• _SOURCE_:
§ §

# new gun for me



## bossloader (Sep 11, 2007)

so I just bought a used Ruger Model M77 Caliber- 7MM Rem MAG i have never shot one and am wondering what most people shoot out of them size and stuff paid $400 how did i do?


----------



## Critter (Mar 20, 2010)

Not bad, is it the older model with the tang safety? 

I shot one of those for years starting way back in 1977. I never did really develop a load for it since I picked up a case of Federal Premium rounds for it for less than I could reload them. I still have around 7 or 8 boxes of them.


----------



## DallanC (Jan 13, 2009)

bossloader said:


> so I just bought a used Ruger Model M77 Caliber- 7MM Rem MAG i have never shot one and am wondering what most people shoot out of them size and stuff paid $400 how did i do?


Most popular is 140s for deer, 160s for elk. Caliber is really overkill for deer though... but hey, if the recoil doesn't bother you the deer certainly wont know the difference. What barrel length is it? 24 or 26?

I shoot its big brother, the 7STW w/ 160gr Accubonds at 3200fps.

-DallanC


----------



## bossloader (Sep 11, 2007)

it is a 1982 
Model #	00711
have not held it yet bought at online action i hope it is good.


----------



## Steve G (Nov 29, 2016)

Sounds similar to mine. Mine seems a little finicky with light loads. Does great stuff with 162 grain ballistic tip. I think by Hornady.


----------



## taxidermist (Sep 11, 2007)

Personally, I've never cared for the 7mm Mag. Killed Elk for sure, but just didn't do it for me. Sold it after two years. 


The best load I found (handloading) was using a 165gr. bullet. They don't make the bullet anymore but maybe something is close to what I used. It was the 165gr. solid base boat tail. I think Hornady made it.


----------



## ridgetop (Sep 13, 2007)

Ii shoot the 160 accubond for both deer and elk.


----------



## 7mm Reloaded (Aug 25, 2015)

I have an older model m77. 165 federal premiums SBT are tack drivers . Reloaded some 160 SBTs w same results. 160 Accubonds for elk would be ideal also.


----------

§ §

• _INFORMATION SHOWN_:
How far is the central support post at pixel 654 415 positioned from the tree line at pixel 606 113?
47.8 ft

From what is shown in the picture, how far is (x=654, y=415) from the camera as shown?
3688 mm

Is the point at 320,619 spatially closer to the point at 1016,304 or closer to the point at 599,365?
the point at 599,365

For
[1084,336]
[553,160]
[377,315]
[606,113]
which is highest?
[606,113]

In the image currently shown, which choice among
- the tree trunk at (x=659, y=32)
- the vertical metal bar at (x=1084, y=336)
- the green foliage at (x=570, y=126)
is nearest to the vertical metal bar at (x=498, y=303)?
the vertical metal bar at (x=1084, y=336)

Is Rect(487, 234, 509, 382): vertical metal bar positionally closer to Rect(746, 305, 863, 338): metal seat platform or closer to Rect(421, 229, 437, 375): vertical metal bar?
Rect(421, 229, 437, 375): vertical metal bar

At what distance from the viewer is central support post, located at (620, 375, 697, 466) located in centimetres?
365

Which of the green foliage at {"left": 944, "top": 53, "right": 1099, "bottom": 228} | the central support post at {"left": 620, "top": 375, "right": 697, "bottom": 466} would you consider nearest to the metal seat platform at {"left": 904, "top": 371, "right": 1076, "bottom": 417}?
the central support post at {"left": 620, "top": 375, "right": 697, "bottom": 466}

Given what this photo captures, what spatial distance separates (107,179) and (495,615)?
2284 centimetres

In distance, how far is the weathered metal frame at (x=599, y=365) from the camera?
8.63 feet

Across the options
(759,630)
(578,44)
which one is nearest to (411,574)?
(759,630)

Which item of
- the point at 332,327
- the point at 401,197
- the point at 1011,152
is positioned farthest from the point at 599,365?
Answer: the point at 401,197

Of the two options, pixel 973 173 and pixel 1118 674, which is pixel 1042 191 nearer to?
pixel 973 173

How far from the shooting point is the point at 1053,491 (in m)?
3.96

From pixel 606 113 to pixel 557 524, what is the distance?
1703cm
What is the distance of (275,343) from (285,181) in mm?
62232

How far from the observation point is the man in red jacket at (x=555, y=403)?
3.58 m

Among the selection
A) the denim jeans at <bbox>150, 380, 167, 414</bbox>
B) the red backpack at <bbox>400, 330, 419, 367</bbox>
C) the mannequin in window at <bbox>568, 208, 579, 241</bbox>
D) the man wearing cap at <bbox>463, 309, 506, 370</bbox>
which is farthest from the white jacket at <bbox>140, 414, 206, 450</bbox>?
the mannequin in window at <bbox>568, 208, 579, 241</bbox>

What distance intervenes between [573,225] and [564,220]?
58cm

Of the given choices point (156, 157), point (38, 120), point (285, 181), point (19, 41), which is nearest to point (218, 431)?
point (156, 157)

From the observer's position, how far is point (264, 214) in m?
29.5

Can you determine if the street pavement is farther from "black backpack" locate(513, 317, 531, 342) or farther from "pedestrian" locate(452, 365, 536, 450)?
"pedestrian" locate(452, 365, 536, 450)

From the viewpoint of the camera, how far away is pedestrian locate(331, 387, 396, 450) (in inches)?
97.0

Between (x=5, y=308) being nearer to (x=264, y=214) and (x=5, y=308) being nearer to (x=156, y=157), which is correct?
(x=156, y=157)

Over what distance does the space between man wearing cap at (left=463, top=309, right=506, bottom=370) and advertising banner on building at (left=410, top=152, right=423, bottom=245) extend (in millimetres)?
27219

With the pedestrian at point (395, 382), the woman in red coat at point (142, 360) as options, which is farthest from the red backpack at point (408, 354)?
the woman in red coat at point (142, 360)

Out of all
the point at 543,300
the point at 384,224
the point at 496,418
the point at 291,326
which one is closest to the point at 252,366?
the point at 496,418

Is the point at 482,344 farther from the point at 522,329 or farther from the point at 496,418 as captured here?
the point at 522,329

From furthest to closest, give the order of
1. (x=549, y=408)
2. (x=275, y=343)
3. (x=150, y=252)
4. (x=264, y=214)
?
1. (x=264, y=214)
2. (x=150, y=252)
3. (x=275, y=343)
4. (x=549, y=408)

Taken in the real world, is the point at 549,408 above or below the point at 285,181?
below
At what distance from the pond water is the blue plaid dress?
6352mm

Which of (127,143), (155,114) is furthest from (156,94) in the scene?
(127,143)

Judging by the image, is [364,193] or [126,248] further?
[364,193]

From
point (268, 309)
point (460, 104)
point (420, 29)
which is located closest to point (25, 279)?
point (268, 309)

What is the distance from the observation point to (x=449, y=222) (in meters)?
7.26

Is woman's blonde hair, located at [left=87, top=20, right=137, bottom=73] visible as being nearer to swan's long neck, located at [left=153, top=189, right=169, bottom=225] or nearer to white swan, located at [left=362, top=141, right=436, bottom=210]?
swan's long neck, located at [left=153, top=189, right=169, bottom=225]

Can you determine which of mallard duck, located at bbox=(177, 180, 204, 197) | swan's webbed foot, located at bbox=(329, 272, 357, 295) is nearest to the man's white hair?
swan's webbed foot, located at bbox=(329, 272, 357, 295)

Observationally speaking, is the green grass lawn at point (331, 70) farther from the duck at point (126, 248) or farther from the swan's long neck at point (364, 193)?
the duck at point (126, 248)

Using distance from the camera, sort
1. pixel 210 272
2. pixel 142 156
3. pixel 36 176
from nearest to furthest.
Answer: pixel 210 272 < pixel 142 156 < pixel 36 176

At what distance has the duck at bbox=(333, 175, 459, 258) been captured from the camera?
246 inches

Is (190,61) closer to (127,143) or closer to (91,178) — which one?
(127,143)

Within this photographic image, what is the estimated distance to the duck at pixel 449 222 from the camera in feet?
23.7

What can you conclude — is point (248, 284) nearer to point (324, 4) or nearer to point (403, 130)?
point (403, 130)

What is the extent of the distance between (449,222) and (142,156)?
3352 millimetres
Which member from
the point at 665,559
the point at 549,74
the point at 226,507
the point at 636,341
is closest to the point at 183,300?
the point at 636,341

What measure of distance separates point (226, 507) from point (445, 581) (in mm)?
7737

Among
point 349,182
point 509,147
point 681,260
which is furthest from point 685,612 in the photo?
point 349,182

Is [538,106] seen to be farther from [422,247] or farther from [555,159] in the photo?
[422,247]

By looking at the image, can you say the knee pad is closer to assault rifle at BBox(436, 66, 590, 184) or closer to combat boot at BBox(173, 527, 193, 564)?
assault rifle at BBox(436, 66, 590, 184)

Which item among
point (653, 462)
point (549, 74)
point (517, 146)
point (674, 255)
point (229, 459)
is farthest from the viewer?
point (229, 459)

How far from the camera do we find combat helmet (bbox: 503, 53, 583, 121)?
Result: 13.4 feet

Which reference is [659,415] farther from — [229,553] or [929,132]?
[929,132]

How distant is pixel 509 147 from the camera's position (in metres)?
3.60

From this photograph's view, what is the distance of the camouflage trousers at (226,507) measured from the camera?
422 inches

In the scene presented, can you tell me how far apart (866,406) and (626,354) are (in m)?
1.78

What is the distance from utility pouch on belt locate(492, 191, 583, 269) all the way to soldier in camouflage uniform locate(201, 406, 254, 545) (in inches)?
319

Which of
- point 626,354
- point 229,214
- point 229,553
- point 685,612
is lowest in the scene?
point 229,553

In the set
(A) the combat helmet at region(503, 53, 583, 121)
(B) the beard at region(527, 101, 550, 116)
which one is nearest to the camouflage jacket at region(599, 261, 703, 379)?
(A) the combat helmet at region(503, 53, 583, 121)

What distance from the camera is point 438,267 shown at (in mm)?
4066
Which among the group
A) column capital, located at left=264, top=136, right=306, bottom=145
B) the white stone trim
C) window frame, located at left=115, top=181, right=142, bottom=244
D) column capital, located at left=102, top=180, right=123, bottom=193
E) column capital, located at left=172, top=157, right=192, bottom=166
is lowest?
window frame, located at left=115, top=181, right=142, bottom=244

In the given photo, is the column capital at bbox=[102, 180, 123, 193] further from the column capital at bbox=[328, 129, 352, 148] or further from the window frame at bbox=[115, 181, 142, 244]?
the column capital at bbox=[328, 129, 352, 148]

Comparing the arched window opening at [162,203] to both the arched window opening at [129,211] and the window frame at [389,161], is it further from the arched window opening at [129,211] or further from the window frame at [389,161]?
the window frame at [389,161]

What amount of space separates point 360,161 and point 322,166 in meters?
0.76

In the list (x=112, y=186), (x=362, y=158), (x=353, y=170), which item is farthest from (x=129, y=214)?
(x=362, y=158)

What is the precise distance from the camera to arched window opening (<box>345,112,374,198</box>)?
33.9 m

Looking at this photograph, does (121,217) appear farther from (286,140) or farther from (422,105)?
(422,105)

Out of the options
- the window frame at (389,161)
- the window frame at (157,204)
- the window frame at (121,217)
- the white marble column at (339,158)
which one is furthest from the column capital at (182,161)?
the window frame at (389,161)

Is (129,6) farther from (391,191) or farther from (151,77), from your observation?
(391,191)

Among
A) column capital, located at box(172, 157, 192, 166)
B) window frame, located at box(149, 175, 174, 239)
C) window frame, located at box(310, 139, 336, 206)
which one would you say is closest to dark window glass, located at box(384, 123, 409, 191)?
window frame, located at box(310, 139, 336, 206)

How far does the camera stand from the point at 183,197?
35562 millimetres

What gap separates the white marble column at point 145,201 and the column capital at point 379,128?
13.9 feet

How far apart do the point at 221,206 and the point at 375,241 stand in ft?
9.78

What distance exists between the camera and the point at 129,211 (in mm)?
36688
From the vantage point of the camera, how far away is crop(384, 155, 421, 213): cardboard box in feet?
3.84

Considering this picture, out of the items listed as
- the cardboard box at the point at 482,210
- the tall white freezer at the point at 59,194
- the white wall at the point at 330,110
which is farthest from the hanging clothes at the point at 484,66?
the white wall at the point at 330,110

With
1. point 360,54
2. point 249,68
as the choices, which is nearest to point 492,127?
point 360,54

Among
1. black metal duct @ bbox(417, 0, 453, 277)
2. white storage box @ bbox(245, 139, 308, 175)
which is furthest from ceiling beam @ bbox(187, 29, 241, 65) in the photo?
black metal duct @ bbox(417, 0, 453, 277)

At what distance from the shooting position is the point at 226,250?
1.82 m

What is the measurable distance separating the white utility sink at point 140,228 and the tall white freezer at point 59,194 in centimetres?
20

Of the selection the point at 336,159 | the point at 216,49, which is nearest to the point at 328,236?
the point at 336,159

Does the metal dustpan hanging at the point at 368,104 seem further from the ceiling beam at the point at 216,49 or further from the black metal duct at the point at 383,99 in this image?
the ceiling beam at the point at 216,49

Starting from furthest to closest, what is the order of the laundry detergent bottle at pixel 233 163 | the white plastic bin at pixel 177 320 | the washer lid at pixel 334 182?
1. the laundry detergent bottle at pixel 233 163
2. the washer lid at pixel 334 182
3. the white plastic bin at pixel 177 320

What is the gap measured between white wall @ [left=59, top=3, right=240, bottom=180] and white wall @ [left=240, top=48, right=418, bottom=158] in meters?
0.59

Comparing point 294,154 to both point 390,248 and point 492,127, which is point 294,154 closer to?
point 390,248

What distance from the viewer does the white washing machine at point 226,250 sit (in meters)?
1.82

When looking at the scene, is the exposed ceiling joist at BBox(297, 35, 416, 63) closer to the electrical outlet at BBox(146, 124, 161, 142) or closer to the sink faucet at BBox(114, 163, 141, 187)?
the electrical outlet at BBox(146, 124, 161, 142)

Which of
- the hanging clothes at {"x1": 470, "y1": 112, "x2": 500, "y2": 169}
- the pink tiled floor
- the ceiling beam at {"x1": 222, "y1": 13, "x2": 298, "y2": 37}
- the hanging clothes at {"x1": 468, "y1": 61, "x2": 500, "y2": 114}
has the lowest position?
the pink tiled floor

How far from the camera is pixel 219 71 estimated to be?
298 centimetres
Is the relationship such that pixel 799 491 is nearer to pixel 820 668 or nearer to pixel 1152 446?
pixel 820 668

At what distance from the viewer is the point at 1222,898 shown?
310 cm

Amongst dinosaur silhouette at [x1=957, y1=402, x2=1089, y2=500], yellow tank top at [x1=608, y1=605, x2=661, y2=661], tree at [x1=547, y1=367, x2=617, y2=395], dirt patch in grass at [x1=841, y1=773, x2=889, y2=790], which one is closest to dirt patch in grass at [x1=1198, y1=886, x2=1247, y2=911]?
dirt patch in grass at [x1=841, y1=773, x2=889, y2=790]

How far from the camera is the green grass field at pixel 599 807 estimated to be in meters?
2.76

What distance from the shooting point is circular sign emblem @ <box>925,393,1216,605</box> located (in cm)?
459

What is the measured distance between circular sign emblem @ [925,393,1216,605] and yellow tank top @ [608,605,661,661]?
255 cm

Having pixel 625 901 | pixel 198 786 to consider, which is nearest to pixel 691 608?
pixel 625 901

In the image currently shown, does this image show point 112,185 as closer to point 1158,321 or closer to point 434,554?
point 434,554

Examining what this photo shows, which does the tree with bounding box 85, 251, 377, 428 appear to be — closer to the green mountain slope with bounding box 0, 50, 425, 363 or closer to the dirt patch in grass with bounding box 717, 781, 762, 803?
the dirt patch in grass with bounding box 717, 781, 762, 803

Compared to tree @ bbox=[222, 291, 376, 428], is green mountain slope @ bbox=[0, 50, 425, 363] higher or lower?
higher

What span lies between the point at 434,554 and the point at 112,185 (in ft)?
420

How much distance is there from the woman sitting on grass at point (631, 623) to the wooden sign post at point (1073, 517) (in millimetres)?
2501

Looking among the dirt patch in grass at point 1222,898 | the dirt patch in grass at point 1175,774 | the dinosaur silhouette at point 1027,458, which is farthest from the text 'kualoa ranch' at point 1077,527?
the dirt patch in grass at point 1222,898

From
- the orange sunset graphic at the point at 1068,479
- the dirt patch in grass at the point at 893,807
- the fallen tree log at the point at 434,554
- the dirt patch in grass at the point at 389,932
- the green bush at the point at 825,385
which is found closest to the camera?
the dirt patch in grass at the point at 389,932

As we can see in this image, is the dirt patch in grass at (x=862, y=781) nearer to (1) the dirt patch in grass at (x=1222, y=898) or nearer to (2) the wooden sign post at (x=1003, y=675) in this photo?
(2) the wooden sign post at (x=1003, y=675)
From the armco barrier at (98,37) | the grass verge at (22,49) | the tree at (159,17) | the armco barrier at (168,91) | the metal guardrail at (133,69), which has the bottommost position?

§ §

• _EXERCISES_:
a) Echo the passage from the 7mm Mag thread starting with "Most popular is" and going on through "Accubonds at 3200fps.".
b) In the 7mm Mag thread, why did the poster who began shooting the rifle in 1977 never develop a handload for it?
The lines above have no connection to the 7mm Mag thread.

• _ANSWERS TO THE EXERCISES_:
a)
Most popular is 140s for deer, 160s for elk. Caliber is really overkill for deer though... but hey, if the recoil doesn't bother you the deer certainly wont know the difference. What barrel length is it? 24 or 26?

I shoot its big brother, the 7STW w/ 160gr Accubonds at 3200fps.

b) A case of Federal Premium rounds was bought for less than reloading would have cost, so there was no need to work up a load. That poster still has around 7 or 8 boxes of them.